• _DIRECTIONS_:
Beginning with the line that contains "Кубики замороженного сока яблок для лица", copy each subsequent line of the data below through the last one, including both ends but not the pictures.

• _RECORDS SUPPLIED_:
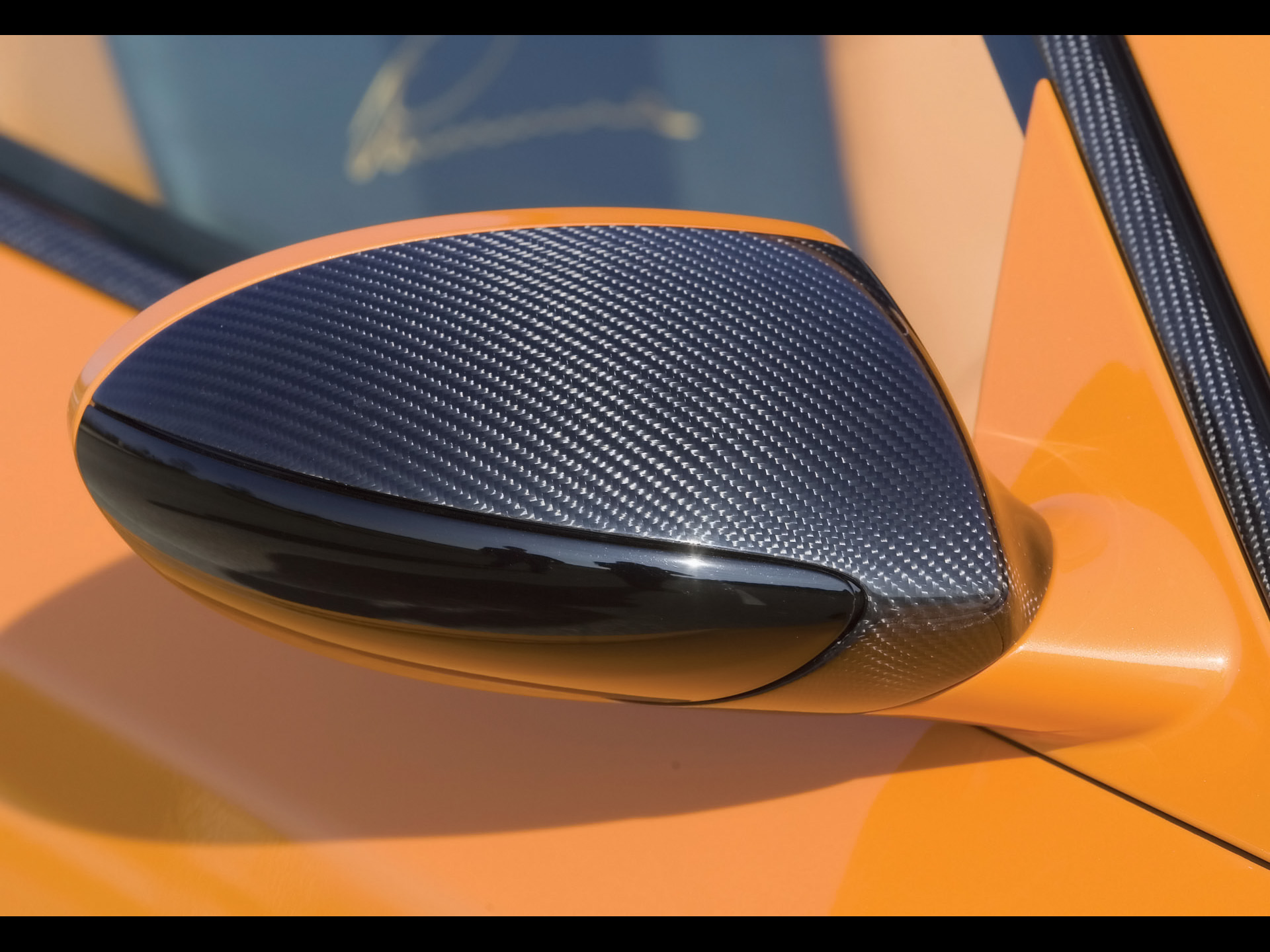 Карбоновая плёнка на автомобильном зеркале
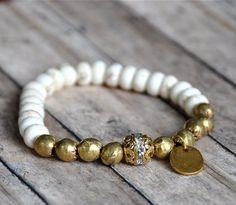 NUEVA artesanal blanco y pulsera de bolas de latón por BeadRustic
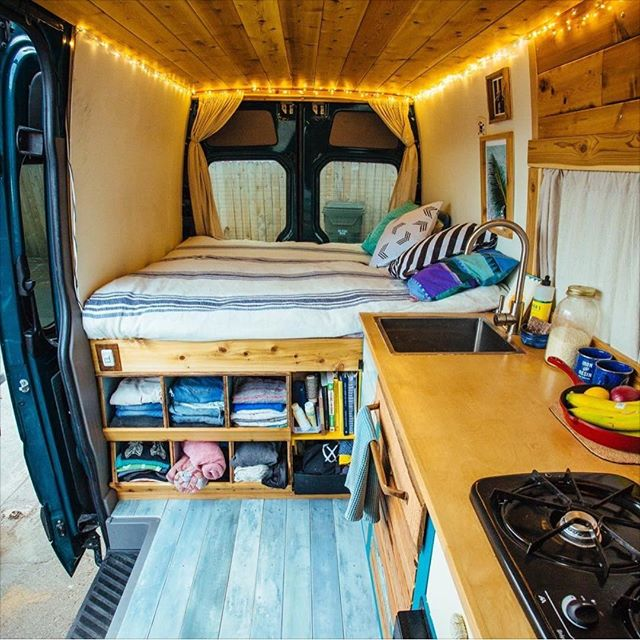 This student saves THOUSANDS on rent by living in a van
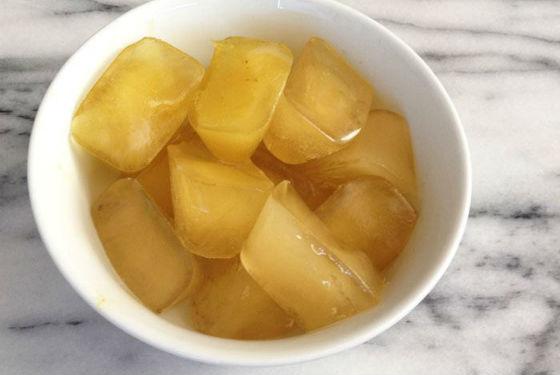 Кубики замороженного сока яблок для лица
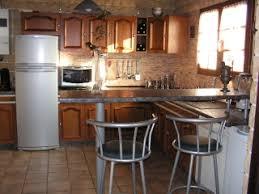 faience cuisine rustique maison vieillote à rajeunir choix des couleurs
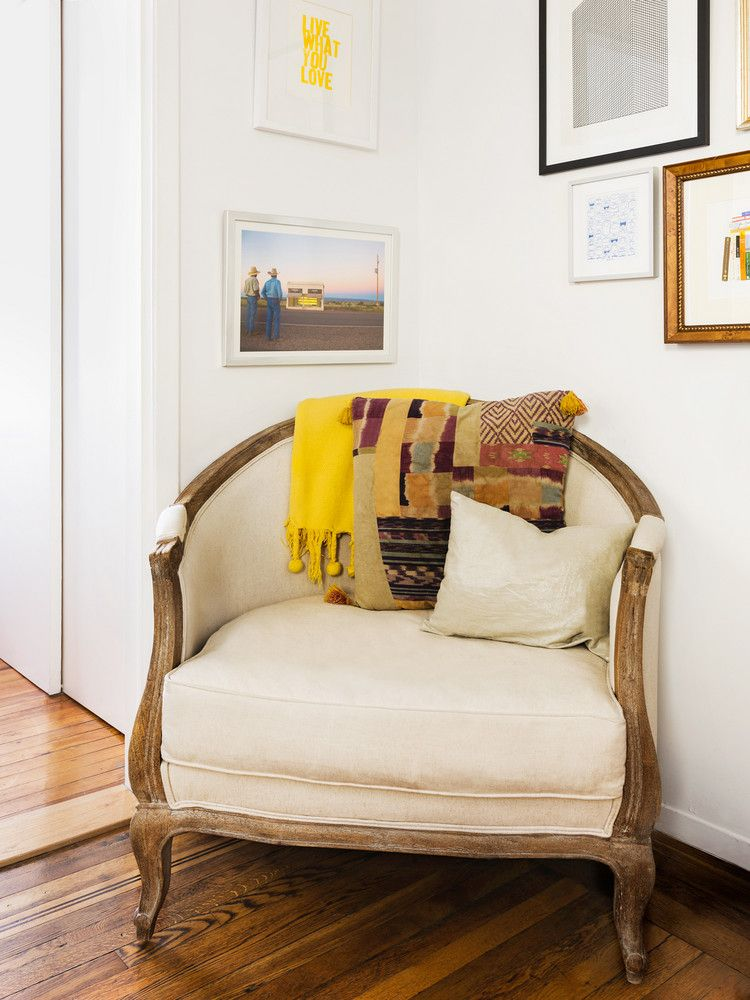 West Village Apartment Decorated With Craigslist Items Home Decor Apartment Decor Home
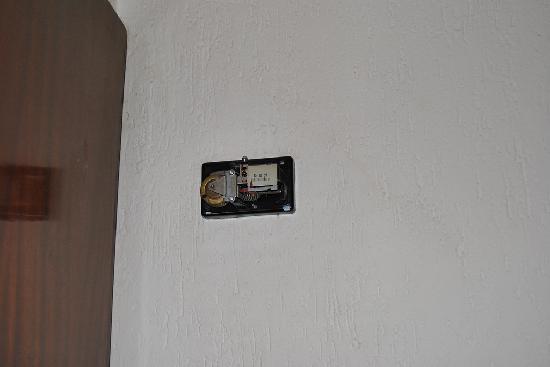 Leuka Hotel: partic. con (credo) termostato (presumo non più funzionante !)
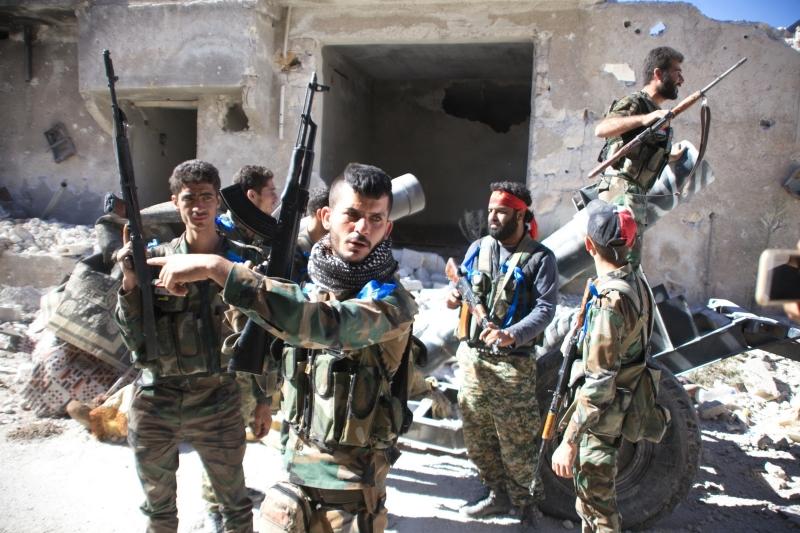 انسحبت قوات الجيش السوري من مخيم حندرات في ريف حلب الشمالي بعد سيطرتها عليه أمس (أ ف ب)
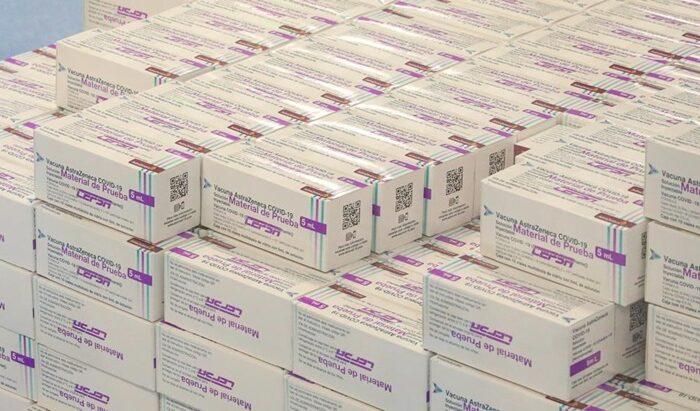 Alberto Fernández visitó el laboratorio mexicano que produce junto a otro argentino la vacuna de Oxford-AstraZeneca para la región
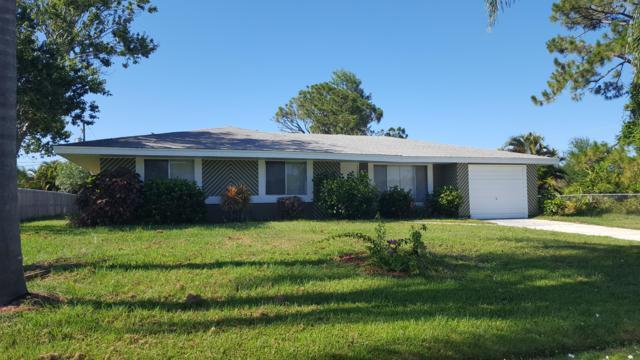 125 SW Lancaster Avenue, Port Saint Lucie, FL 34984 (#RX-10532460) :: Weichert, Realtors® - True Quality Service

• _REPLY TO THE TASK_:
 Кубики замороженного сока яблок для лица
 faience cuisine rustique maison vieillote à rajeunir choix des couleurs
 West Village Apartment Decorated With Craigslist Items Home Decor Apartment Decor Home
 Leuka Hotel: partic. con (credo) termostato (presumo non più funzionante !)
 انسحبت قوات الجيش السوري من مخيم حندرات في ريف حلب الشمالي بعد سيطرتها عليه أمس (أ ف ب)
 Alberto Fernández visitó el laboratorio mexicano que produce junto a otro argentino la vacuna de Oxford-AstraZeneca para la región
 125 SW Lancaster Avenue, Port Saint Lucie, FL 34984 (#RX-10532460) :: Weichert, Realtors® - True Quality Service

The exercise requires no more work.